What you should do:
Nothing in the data should be left out or altered when it is retyped.

Material supplied:
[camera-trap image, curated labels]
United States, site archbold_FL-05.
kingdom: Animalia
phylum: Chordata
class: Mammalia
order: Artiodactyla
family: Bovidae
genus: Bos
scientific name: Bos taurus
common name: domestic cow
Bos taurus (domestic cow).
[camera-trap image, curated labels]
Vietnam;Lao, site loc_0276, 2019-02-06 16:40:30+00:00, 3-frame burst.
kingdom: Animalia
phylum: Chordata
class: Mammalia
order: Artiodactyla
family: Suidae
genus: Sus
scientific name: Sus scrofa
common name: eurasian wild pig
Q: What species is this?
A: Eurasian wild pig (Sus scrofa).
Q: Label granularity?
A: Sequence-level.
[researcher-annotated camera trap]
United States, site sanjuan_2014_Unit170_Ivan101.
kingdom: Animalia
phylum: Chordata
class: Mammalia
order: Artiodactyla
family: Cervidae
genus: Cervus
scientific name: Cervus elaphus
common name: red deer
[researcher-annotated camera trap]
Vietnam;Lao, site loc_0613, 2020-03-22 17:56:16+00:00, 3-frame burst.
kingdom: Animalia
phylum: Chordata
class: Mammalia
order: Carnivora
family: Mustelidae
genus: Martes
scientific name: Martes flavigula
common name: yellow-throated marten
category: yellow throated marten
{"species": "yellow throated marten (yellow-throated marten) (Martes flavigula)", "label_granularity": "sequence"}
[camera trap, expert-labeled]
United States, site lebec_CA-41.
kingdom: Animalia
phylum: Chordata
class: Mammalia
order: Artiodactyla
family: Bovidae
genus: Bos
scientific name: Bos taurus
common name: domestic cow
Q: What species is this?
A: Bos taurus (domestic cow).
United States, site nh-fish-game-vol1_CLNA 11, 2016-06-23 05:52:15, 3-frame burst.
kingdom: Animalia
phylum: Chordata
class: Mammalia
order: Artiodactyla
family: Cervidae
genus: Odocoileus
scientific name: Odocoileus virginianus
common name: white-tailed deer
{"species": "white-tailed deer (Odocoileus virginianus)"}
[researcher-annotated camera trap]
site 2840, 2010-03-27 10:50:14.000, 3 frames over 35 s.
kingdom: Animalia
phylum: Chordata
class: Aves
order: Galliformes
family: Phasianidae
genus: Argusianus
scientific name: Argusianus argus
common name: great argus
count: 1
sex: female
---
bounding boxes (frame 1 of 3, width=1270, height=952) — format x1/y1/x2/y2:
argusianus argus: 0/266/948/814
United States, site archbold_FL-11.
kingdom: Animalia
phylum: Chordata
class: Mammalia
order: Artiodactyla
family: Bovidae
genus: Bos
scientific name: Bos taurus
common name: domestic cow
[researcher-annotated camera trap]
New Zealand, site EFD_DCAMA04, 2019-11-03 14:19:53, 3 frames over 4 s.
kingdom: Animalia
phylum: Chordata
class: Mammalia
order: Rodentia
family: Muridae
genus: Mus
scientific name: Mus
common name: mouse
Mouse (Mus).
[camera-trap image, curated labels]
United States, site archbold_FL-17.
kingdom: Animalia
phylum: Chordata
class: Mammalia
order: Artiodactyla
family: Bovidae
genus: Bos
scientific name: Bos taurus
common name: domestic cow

Finished task:
[camera-trap image, curated labels]
United States, site archbold_FL-05.
kingdom: Animalia
phylum: Chordata
class: Mammalia
order: Artiodactyla
family: Bovidae
genus: Bos
scientific name: Bos taurus
common name: domestic cow
Bos taurus (domestic cow).
[camera-trap image, curated labels]
Vietnam;Lao, site loc_0276, 2019-02-06 16:40:30+00:00, 3-frame burst.
kingdom: Animalia
phylum: Chordata
class: Mammalia
order: Artiodactyla
family: Suidae
genus: Sus
scientific name: Sus scrofa
common name: eurasian wild pig
Q: What species is this?
A: Eurasian wild pig (Sus scrofa).
Q: Label granularity?
A: Sequence-level.
[researcher-annotated camera trap]
United States, site sanjuan_2014_Unit170_Ivan101.
kingdom: Animalia
phylum: Chordata
class: Mammalia
order: Artiodactyla
family: Cervidae
genus: Cervus
scientific name: Cervus elaphus
common name: red deer
[researcher-annotated camera trap]
Vietnam;Lao, site loc_0613, 2020-03-22 17:56:16+00:00, 3-frame burst.
kingdom: Animalia
phylum: Chordata
class: Mammalia
order: Carnivora
family: Mustelidae
genus: Martes
scientific name: Martes flavigula
common name: yellow-throated marten
category: yellow throated marten
{"species": "yellow throated marten (yellow-throated marten) (Martes flavigula)", "label_granularity": "sequence"}
[camera trap, expert-labeled]
United States, site lebec_CA-41.
kingdom: Animalia
phylum: Chordata
class: Mammalia
order: Artiodactyla
family: Bovidae
genus: Bos
scientific name: Bos taurus
common name: domestic cow
Q: What species is this?
A: Bos taurus (domestic cow).
United States, site nh-fish-game-vol1_CLNA 11, 2016-06-23 05:52:15, 3-frame burst.
kingdom: Animalia
phylum: Chordata
class: Mammalia
order: Artiodactyla
family: Cervidae
genus: Odocoileus
scientific name: Odocoileus virginianus
common name: white-tailed deer
{"species": "white-tailed deer (Odocoileus virginianus)"}
[researcher-annotated camera trap]
site 2840, 2010-03-27 10:50:14.000, 3 frames over 35 s.
kingdom: Animalia
phylum: Chordata
class: Aves
order: Galliformes
family: Phasianidae
genus: Argusianus
scientific name: Argusianus argus
common name: great argus
count: 1
sex: female
---
bounding boxes (frame 1 of 3, width=1270, height=952) — format x1/y1/x2/y2:
argusianus argus: 0/266/948/814
United States, site archbold_FL-11.
kingdom: Animalia
phylum: Chordata
class: Mammalia
order: Artiodactyla
family: Bovidae
genus: Bos
scientific name: Bos taurus
common name: domestic cow
[researcher-annotated camera trap]
New Zealand, site EFD_DCAMA04, 2019-11-03 14:19:53, 3 frames over 4 s.
kingdom: Animalia
phylum: Chordata
class: Mammalia
order: Rodentia
family: Muridae
genus: Mus
scientific name: Mus
common name: mouse
Mouse (Mus).
[camera-trap image, curated labels]
United States, site archbold_FL-17.
kingdom: Animalia
phylum: Chordata
class: Mammalia
order: Artiodactyla
family: Bovidae
genus: Bos
scientific name: Bos taurus
common name: domestic cow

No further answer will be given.